TASK DETAILS ▸
Find the line that contains "In the scene presented, what". Output it and every line after it to the end of the records, exactly as they appear.

(Spatial reasoning records)
· · · · · · ·

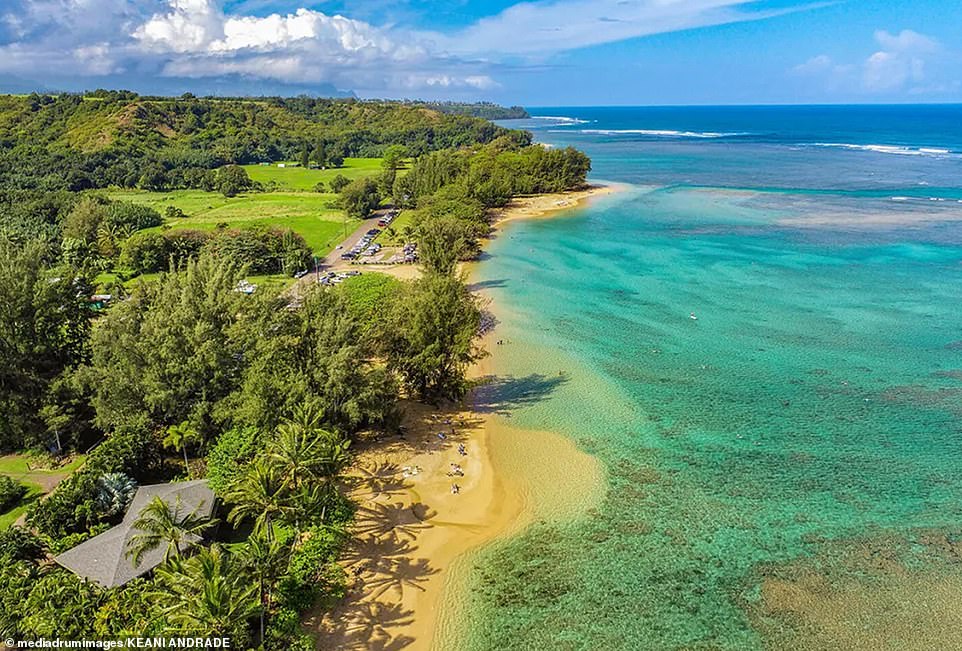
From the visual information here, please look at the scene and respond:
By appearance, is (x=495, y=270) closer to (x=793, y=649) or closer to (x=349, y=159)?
(x=793, y=649)

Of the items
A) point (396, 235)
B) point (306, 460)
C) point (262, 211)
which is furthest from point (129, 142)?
point (306, 460)

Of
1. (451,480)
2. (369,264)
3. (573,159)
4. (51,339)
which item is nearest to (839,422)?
(451,480)

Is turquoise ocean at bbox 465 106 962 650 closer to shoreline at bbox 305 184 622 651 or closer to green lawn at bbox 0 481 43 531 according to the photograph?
shoreline at bbox 305 184 622 651

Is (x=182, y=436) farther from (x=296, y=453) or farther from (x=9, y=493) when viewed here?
(x=296, y=453)

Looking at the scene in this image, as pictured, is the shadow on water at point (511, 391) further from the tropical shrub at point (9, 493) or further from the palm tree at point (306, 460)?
the tropical shrub at point (9, 493)

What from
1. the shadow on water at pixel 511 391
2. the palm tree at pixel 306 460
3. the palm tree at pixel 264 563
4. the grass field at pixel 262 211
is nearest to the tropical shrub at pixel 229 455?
the palm tree at pixel 306 460
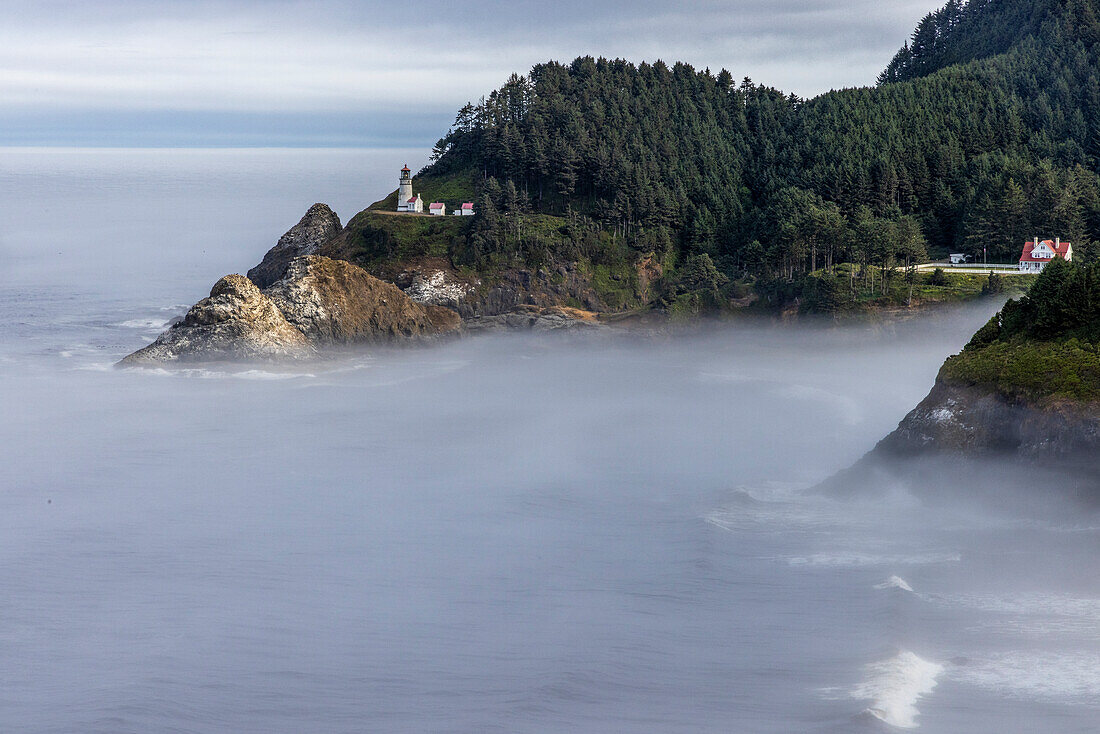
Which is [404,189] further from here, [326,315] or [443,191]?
[326,315]

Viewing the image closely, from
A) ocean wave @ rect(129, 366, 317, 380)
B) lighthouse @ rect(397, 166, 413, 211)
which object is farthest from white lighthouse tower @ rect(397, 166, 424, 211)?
ocean wave @ rect(129, 366, 317, 380)

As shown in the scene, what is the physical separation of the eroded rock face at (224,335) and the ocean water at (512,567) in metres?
3.98

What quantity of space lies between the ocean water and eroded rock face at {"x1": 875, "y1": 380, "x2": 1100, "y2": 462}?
66.7 inches

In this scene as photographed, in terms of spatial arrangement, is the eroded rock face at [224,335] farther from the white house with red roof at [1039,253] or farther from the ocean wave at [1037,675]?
the white house with red roof at [1039,253]

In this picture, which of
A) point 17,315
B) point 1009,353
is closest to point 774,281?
point 1009,353

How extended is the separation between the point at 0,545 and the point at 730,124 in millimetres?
106618

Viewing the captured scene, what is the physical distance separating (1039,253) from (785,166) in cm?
3392

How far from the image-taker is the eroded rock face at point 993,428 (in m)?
42.0

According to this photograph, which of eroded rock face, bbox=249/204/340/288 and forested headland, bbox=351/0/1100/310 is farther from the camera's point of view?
eroded rock face, bbox=249/204/340/288

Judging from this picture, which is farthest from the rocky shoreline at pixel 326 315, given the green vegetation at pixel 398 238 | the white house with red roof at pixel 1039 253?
the white house with red roof at pixel 1039 253

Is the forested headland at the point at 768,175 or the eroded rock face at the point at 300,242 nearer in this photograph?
the forested headland at the point at 768,175

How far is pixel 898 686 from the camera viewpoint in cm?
2928

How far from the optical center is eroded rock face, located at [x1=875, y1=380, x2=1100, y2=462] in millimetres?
41969

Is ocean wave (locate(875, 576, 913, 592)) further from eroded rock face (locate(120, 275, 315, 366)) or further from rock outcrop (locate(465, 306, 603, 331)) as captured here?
rock outcrop (locate(465, 306, 603, 331))
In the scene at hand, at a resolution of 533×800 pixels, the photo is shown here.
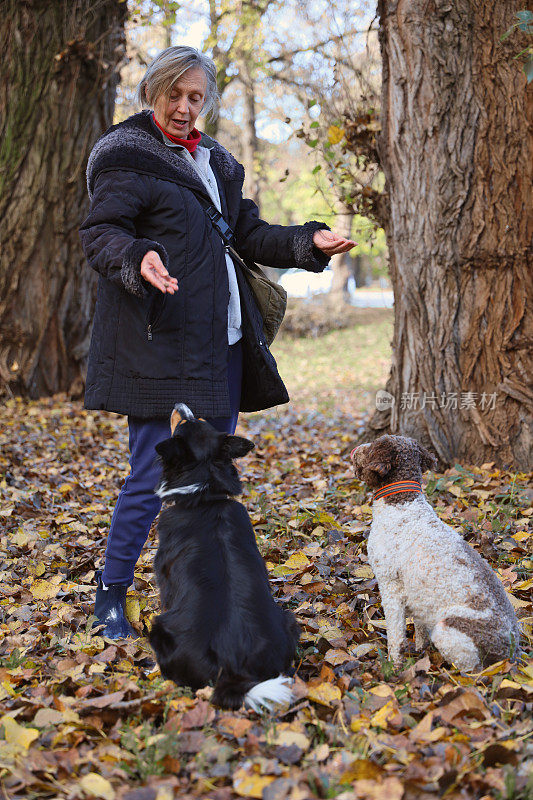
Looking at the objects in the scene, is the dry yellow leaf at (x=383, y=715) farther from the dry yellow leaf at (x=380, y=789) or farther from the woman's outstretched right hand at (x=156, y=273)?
the woman's outstretched right hand at (x=156, y=273)

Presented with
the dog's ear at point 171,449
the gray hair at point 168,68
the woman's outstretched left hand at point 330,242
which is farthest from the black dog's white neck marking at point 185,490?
the gray hair at point 168,68

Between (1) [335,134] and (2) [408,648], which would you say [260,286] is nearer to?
(2) [408,648]

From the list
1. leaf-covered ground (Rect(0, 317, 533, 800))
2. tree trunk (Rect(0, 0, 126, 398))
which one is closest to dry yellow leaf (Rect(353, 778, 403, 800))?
leaf-covered ground (Rect(0, 317, 533, 800))

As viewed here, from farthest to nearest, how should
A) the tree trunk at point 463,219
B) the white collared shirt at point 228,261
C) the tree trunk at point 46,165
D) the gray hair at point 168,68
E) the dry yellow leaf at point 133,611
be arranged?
the tree trunk at point 46,165 < the tree trunk at point 463,219 < the dry yellow leaf at point 133,611 < the white collared shirt at point 228,261 < the gray hair at point 168,68

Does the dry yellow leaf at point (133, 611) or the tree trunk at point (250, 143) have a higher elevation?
the tree trunk at point (250, 143)

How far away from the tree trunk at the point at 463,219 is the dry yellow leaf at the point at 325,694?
3434mm

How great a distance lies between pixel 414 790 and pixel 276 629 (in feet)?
2.97

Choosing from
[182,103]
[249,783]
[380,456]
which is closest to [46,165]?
[182,103]

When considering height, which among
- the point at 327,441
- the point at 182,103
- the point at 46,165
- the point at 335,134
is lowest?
the point at 327,441

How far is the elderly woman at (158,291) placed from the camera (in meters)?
3.34

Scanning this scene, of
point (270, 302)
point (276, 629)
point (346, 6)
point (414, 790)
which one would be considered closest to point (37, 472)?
point (270, 302)

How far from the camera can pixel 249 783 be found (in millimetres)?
2266

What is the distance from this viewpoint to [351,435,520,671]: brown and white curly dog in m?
2.98

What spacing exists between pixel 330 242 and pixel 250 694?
223 centimetres
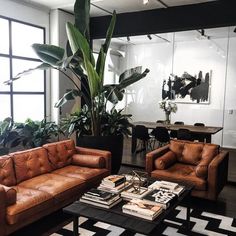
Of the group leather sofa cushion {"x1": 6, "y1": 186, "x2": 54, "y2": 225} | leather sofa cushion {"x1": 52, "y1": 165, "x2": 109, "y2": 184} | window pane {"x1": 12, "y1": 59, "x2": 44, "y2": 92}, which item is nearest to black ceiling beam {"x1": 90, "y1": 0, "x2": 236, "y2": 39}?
window pane {"x1": 12, "y1": 59, "x2": 44, "y2": 92}

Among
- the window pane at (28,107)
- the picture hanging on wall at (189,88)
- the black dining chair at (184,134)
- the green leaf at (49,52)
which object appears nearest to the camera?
the green leaf at (49,52)

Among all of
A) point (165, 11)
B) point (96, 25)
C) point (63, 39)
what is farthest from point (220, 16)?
point (63, 39)

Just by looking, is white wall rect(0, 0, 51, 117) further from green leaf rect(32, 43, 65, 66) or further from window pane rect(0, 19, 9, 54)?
green leaf rect(32, 43, 65, 66)

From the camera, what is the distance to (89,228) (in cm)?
311

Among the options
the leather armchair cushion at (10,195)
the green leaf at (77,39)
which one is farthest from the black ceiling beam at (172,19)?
the leather armchair cushion at (10,195)

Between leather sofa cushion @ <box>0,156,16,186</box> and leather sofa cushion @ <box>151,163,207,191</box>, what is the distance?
1.94m

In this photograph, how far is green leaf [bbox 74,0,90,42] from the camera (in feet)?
14.8

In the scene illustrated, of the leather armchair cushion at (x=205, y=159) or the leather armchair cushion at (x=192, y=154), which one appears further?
the leather armchair cushion at (x=192, y=154)

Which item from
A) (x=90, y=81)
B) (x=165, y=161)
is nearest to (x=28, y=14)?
(x=90, y=81)

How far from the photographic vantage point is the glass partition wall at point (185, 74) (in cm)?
735

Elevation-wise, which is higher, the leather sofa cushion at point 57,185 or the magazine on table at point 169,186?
the magazine on table at point 169,186

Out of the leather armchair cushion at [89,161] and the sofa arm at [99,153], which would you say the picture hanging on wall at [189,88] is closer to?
the sofa arm at [99,153]

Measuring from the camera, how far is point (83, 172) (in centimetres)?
382

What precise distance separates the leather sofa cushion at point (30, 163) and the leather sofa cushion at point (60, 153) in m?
0.10
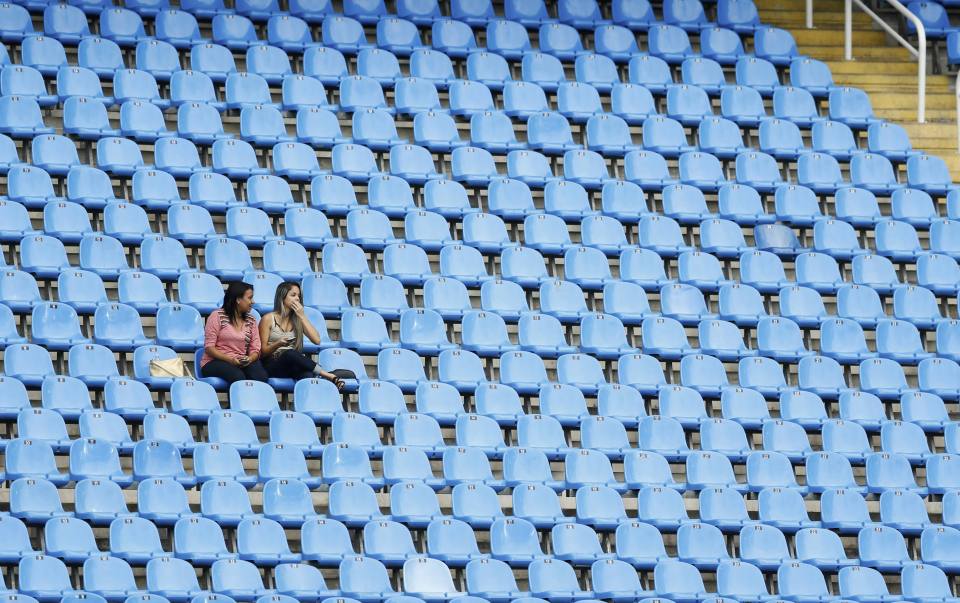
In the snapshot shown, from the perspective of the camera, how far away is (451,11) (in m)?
13.7

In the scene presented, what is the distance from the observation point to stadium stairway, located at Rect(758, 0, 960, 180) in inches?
537

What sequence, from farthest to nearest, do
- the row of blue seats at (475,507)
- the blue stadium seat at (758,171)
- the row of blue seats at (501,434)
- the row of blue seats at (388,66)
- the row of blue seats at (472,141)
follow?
the blue stadium seat at (758,171) < the row of blue seats at (388,66) < the row of blue seats at (472,141) < the row of blue seats at (501,434) < the row of blue seats at (475,507)

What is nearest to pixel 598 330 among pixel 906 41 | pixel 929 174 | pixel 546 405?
pixel 546 405

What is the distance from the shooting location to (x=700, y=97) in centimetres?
1333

· · · · · · ·

RESULT OF THE EXERCISE ▸
In the scene presented, what is the distance from the observation point to stadium stairway, located at Rect(758, 0, 960, 180) in inches?
537

What sequence, from farthest to nearest, do
- the row of blue seats at (475,507)
- the blue stadium seat at (758,171)
- the row of blue seats at (501,434)
- the row of blue seats at (388,66)
- the row of blue seats at (472,141)
follow?
the blue stadium seat at (758,171) < the row of blue seats at (388,66) < the row of blue seats at (472,141) < the row of blue seats at (501,434) < the row of blue seats at (475,507)

What is nearest to pixel 598 330 among pixel 906 41 | pixel 929 174 | pixel 546 405?
pixel 546 405

What is the distance from the shooting location to (x=700, y=97) in centimetres?
1333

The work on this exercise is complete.